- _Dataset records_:
-- -- --

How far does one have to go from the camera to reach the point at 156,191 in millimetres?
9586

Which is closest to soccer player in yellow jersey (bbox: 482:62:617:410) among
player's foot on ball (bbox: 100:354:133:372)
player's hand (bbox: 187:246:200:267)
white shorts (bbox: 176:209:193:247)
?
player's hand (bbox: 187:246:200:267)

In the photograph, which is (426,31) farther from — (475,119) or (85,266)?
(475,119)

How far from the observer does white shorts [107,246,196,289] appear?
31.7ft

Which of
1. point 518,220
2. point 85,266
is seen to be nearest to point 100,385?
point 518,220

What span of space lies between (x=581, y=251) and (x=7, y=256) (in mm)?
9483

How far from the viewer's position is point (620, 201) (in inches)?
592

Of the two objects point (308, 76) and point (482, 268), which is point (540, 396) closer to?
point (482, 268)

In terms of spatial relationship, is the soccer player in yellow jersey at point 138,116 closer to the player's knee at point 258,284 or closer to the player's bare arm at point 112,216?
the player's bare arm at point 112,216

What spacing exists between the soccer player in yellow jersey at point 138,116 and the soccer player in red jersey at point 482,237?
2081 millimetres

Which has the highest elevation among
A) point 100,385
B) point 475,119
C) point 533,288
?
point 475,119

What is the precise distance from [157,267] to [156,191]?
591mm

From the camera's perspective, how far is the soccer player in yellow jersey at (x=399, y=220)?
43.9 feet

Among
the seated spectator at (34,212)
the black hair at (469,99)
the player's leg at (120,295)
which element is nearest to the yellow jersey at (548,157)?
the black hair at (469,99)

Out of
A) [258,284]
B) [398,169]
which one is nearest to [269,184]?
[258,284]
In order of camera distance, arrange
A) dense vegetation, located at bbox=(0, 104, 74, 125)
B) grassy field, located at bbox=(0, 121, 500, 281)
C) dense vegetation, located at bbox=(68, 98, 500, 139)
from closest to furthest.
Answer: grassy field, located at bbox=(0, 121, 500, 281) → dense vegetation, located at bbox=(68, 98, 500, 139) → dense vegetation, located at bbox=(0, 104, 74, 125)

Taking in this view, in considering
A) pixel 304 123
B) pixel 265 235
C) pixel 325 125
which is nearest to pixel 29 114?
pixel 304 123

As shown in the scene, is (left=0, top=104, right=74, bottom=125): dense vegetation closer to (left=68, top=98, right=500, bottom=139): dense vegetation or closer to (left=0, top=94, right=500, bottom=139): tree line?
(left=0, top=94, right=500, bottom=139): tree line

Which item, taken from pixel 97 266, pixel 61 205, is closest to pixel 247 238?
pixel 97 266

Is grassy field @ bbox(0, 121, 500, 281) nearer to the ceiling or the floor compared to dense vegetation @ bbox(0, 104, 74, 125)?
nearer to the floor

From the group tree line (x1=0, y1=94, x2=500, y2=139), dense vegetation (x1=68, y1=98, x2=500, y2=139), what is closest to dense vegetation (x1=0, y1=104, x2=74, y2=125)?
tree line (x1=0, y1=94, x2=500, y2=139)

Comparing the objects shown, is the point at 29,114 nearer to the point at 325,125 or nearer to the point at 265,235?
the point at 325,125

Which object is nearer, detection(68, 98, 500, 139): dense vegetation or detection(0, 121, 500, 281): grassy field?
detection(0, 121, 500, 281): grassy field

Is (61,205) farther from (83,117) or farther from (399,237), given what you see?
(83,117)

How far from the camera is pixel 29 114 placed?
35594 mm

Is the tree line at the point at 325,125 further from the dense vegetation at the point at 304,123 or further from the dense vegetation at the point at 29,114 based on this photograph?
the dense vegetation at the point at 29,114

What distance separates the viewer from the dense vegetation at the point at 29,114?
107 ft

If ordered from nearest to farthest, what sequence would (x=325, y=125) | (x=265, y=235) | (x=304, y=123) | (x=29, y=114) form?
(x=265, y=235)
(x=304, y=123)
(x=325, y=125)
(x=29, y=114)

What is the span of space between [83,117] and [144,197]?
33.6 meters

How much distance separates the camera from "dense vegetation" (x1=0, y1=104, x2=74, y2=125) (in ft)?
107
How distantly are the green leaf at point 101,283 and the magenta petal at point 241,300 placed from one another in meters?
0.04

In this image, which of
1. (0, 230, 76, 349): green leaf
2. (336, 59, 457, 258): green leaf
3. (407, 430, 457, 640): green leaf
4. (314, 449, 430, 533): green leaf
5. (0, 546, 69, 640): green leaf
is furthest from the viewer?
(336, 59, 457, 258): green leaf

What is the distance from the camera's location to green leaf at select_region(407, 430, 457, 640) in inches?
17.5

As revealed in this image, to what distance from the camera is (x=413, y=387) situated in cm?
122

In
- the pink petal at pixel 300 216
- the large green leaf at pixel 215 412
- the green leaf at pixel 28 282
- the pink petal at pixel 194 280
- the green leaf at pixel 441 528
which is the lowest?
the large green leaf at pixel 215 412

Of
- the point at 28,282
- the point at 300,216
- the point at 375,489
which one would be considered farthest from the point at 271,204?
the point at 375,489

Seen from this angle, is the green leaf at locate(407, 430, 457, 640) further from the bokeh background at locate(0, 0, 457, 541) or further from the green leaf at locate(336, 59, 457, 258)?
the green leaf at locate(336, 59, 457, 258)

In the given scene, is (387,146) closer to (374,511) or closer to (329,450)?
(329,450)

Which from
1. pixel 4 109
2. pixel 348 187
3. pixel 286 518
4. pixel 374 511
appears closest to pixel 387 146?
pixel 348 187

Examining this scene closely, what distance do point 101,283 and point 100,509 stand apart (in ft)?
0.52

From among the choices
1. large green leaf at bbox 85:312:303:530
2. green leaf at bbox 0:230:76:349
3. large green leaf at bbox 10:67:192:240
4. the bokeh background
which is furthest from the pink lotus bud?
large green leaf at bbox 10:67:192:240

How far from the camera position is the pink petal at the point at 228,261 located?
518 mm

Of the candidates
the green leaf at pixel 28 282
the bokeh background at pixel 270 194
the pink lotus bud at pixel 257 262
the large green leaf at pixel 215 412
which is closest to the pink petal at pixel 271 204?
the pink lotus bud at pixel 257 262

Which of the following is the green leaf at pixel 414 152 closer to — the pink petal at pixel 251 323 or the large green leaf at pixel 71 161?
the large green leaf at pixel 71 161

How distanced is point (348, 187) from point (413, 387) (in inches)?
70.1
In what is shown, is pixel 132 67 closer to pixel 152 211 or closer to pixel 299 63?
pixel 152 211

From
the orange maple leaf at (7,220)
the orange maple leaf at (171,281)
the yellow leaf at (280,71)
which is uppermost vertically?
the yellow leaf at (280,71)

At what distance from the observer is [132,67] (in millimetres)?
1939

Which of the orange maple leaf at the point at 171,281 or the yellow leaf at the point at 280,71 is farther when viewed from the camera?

-- -- --

Could you rename "soccer player in yellow jersey" to "player in the yellow kit" throughout these lines, leaving everything else unchanged?

How far does one have to go from the camera to reach the point at 156,191 in millimetres?
9586

Which is closest to player in the yellow kit (bbox: 482:62:617:410) among
player's foot on ball (bbox: 100:354:133:372)
player's hand (bbox: 187:246:200:267)
white shorts (bbox: 176:209:193:247)
?
player's hand (bbox: 187:246:200:267)

In the photograph, which is (426,31) farther from — (475,119) or (85,266)?
(475,119)

How far from the observer does white shorts [107,246,196,289] appear?
31.7ft

Which of
1. point 518,220
2. point 85,266
is seen to be nearest to point 100,385?
point 518,220

What span of space lies between (x=581, y=251) and (x=7, y=256) (in mm)?
9483

How far from the viewer's position is point (620, 201) (in inches)?
592

Of the two objects point (308, 76) and point (482, 268), which is point (540, 396) closer to?
point (482, 268)

In terms of spatial relationship, is the player in the yellow kit at point 138,116 closer to the player's knee at point 258,284 or closer to the player's bare arm at point 112,216?
the player's bare arm at point 112,216

What spacing exists between the player in the yellow kit at point 138,116 and the soccer player in red jersey at point 482,237?
2081 millimetres

Which has the highest elevation among
A) point 100,385
B) point 475,119
C) point 533,288
?
point 475,119

What is the precise distance from [157,267] to [156,191]?
591mm

From the camera's perspective, how far is the player in the yellow kit at (x=399, y=220)?
43.9 feet

Among
the seated spectator at (34,212)
the black hair at (469,99)
the player's leg at (120,295)
which element is nearest to the yellow jersey at (548,157)?
the black hair at (469,99)

Out of
A) [258,284]
B) [398,169]
which one is nearest to [269,184]?
[258,284]
In order of camera distance, arrange
A) dense vegetation, located at bbox=(0, 104, 74, 125)
B) grassy field, located at bbox=(0, 121, 500, 281)
C) dense vegetation, located at bbox=(68, 98, 500, 139)
from closest to furthest.
Answer: grassy field, located at bbox=(0, 121, 500, 281) → dense vegetation, located at bbox=(68, 98, 500, 139) → dense vegetation, located at bbox=(0, 104, 74, 125)

Taking in this view, in considering
A) pixel 304 123
B) pixel 265 235
C) pixel 325 125
which is nearest to pixel 29 114?
pixel 304 123

As shown in the scene, is (left=0, top=104, right=74, bottom=125): dense vegetation closer to (left=68, top=98, right=500, bottom=139): dense vegetation or closer to (left=0, top=94, right=500, bottom=139): tree line?
(left=0, top=94, right=500, bottom=139): tree line

Which item, taken from pixel 97 266, pixel 61 205, is closest to pixel 247 238?
pixel 97 266

Is grassy field @ bbox(0, 121, 500, 281) nearer to the ceiling or the floor compared to dense vegetation @ bbox(0, 104, 74, 125)?
nearer to the floor

From the group tree line (x1=0, y1=94, x2=500, y2=139), dense vegetation (x1=68, y1=98, x2=500, y2=139), what is closest to dense vegetation (x1=0, y1=104, x2=74, y2=125)?
tree line (x1=0, y1=94, x2=500, y2=139)

Comparing the objects shown, is the point at 29,114 nearer to the point at 325,125 or nearer to the point at 265,235?
the point at 325,125

Which object is nearer, detection(68, 98, 500, 139): dense vegetation or detection(0, 121, 500, 281): grassy field?
detection(0, 121, 500, 281): grassy field

Is (61,205) farther from (83,117) or farther from (399,237), given what you see?
(83,117)

How far from the camera is pixel 29 114 placed?
35594 mm

Is the tree line at the point at 325,125 further from the dense vegetation at the point at 304,123 or further from the dense vegetation at the point at 29,114 based on this photograph?
the dense vegetation at the point at 29,114

What distance separates the viewer from the dense vegetation at the point at 29,114?
107 ft

If ordered from nearest to farthest, what sequence would (x=325, y=125) | (x=265, y=235) | (x=304, y=123) | (x=29, y=114) form?
(x=265, y=235)
(x=304, y=123)
(x=325, y=125)
(x=29, y=114)

What is the span of space between [83,117] and [144,197]?
33.6 meters

How much distance separates the camera from "dense vegetation" (x1=0, y1=104, x2=74, y2=125) (in ft)?
107
How distantly are the green leaf at point 101,283 and the magenta petal at point 241,300 placed from one another in meters?
0.04

In this image, which of
1. (0, 230, 76, 349): green leaf
2. (336, 59, 457, 258): green leaf
3. (407, 430, 457, 640): green leaf
4. (314, 449, 430, 533): green leaf
5. (0, 546, 69, 640): green leaf
is furthest from the viewer?
(336, 59, 457, 258): green leaf

What is the distance from the camera's location to green leaf at select_region(407, 430, 457, 640) in inches?
17.5

As revealed in this image, to what distance from the camera is (x=413, y=387) situated in cm?
122

In
- the pink petal at pixel 300 216
- the large green leaf at pixel 215 412
- the green leaf at pixel 28 282
- the pink petal at pixel 194 280
- the green leaf at pixel 441 528
which is the lowest?
the large green leaf at pixel 215 412

Of
- the point at 28,282
- the point at 300,216
- the point at 375,489
which one would be considered farthest from the point at 271,204?
the point at 375,489

Seen from this angle, is the green leaf at locate(407, 430, 457, 640) further from the bokeh background at locate(0, 0, 457, 541) or further from the green leaf at locate(336, 59, 457, 258)?
the green leaf at locate(336, 59, 457, 258)

In the given scene, is (387,146) closer to (374,511) or closer to (329,450)?
(329,450)

Which from
1. pixel 4 109
2. pixel 348 187
3. pixel 286 518
4. pixel 374 511
appears closest to pixel 387 146?
pixel 348 187

Examining this scene closely, what distance do point 101,283 and point 100,509 stand apart (in ft)?
0.52

From among the choices
1. large green leaf at bbox 85:312:303:530
2. green leaf at bbox 0:230:76:349
3. large green leaf at bbox 10:67:192:240
4. the bokeh background
which is furthest from the pink lotus bud?
large green leaf at bbox 10:67:192:240

How far from the camera position is the pink petal at the point at 228,261 located?
518 mm

Of the candidates
the green leaf at pixel 28 282
the bokeh background at pixel 270 194
the pink lotus bud at pixel 257 262
the large green leaf at pixel 215 412
which is closest to the pink petal at pixel 271 204?
the pink lotus bud at pixel 257 262

Which of the following is the green leaf at pixel 414 152 closer to — the pink petal at pixel 251 323 or the large green leaf at pixel 71 161?
the large green leaf at pixel 71 161

How distanced is point (348, 187) from point (413, 387) (in inches)?
70.1
In what is shown, is pixel 132 67 closer to pixel 152 211 or closer to pixel 299 63?
pixel 152 211

From
the orange maple leaf at (7,220)
the orange maple leaf at (171,281)
the yellow leaf at (280,71)
which is uppermost vertically?
the yellow leaf at (280,71)

At what distance from the observer is [132,67] (in millimetres)?
1939

Which of the orange maple leaf at the point at 171,281 or the yellow leaf at the point at 280,71 is farther when viewed from the camera?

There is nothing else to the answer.